> _Document_:
It has been more than year that I have written any travelogues. Last was written on 12 March 2005!! Seems so amusing to me. Nevertheless things haven’t changed much. It’s the same me! Trekked Mahuli just two days back and was ready for a trek on Holi.Until 14 th night, we hadn’t decided where to trek. Group was also not yet formed. A meeting was called at Ketan’s house at 2200 hrs on14th. Number of options of trek were decided, but nothing could be finalized. Kohoj will take lot of travel, Dhak Bahiri would be too much hectic after a trek two days back. Lately at 2300 we decided to go to Peth.
Our team was not finalized till morning. People who were to come for trek dropped the last moment, while couple others joined. We finally were a team of 6. (aadha dozen! Somehow I remember a poem from 1st standard ‘ek aur ek akela hoga, ek akela hoga’ ) Swapnil (Swap), Samit (aka Mitmit or Phubbu), Ketan (aka joshi), Mayur (aka Dhamale), Aniket (aka I have the right to remain silent) and ofcourse me.
Onward logistics was fairly simple, 0630 train to Karjat, reaching Karjat at 0730 and taking 0830 bus to Ambivali. The journey to Ambivali by bus takes about an hour. Being Holi day, there was enthusiasm in the environment. We found children in villages with faces smirked with colours throwing coloured water on each other. We had to close windows of the bus, as these children dared to throw colours on LAL Dibba (bus) too. Ambivali village was though a silent village.
Having tea at Ambivali village we started towards Peth. It takes about hour of walk along the broad path slowing climbing towards the Peth village. The forest in the nearby region is dense and full of birds. We could spot atleast dozen of bird species; Some of them I could identify are Parakeets, Purple Sunbird, Crow Pheasant, Paradise Flycatcher, Hoopoe, spotted dove, shrike, Golden oriole, crested bulbuls, bee-eater.
Peth village is located right at the base of the fort. With lots of trekking happeing there, people of the village have made food and accommodation facilities for trekkers. We had taken food with us, but I couldn’t prevent myself by helping those people by buying some food from them. We took some really good Pithla.

> _Instruction A_: In the travelogue, at what time did the group's bus leave Karjat for Ambivali?
> _Instruction B_: Transcribe the travelogue between "Onward logistics was" and "crested bulbuls, bee-eater.", inclusive.

> _Data lines_:
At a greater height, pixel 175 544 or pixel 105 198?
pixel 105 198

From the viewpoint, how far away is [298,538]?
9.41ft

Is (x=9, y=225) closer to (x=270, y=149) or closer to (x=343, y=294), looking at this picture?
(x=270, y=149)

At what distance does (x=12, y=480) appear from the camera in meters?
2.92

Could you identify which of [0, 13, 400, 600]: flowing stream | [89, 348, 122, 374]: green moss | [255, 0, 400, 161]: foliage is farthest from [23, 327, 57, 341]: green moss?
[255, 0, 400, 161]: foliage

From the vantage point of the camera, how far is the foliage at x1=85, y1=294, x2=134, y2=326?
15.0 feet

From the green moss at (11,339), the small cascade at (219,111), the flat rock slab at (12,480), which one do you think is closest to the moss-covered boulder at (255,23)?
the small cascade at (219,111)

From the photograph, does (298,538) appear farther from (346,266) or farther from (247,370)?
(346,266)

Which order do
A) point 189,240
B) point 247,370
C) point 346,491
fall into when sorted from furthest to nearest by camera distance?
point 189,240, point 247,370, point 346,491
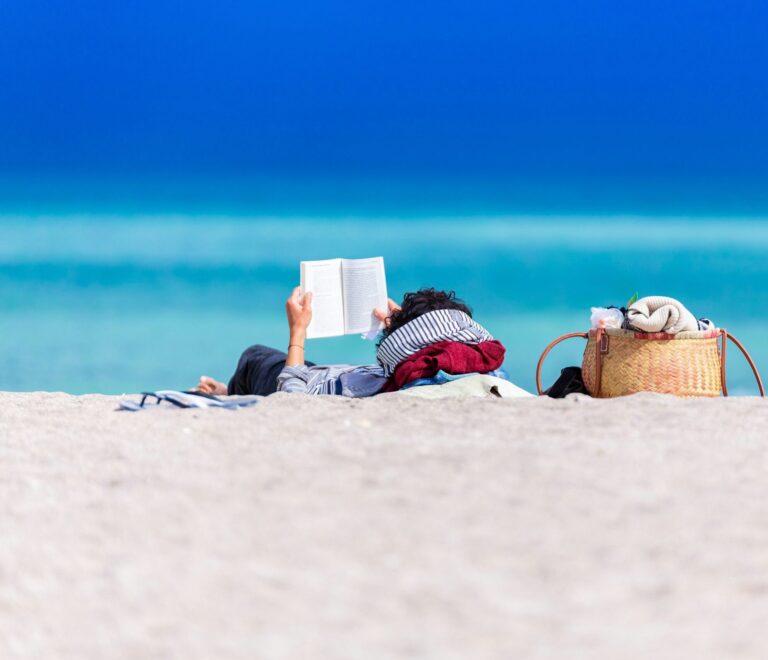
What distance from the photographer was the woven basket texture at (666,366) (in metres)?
4.50

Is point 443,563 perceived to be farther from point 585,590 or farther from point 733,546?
point 733,546

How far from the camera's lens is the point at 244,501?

> _Exercise output A_: 0830

> _Exercise output B_:
Onward logistics was fairly simple, 0630 train to Karjat, reaching Karjat at 0730 and taking 0830 bus to Ambivali. The journey to Ambivali by bus takes about an hour. Being Holi day, there was enthusiasm in the environment. We found children in villages with faces smirked with colours throwing coloured water on each other. We had to close windows of the bus, as these children dared to throw colours on LAL Dibba (bus) too. Ambivali village was though a silent village.
Having tea at Ambivali village we started towards Peth. It takes about hour of walk along the broad path slowing climbing towards the Peth village. The forest in the nearby region is dense and full of birds. We could spot atleast dozen of bird species; Some of them I could identify are Parakeets, Purple Sunbird, Crow Pheasant, Paradise Flycatcher, Hoopoe, spotted dove, shrike, Golden oriole, crested bulbuls, bee-eater.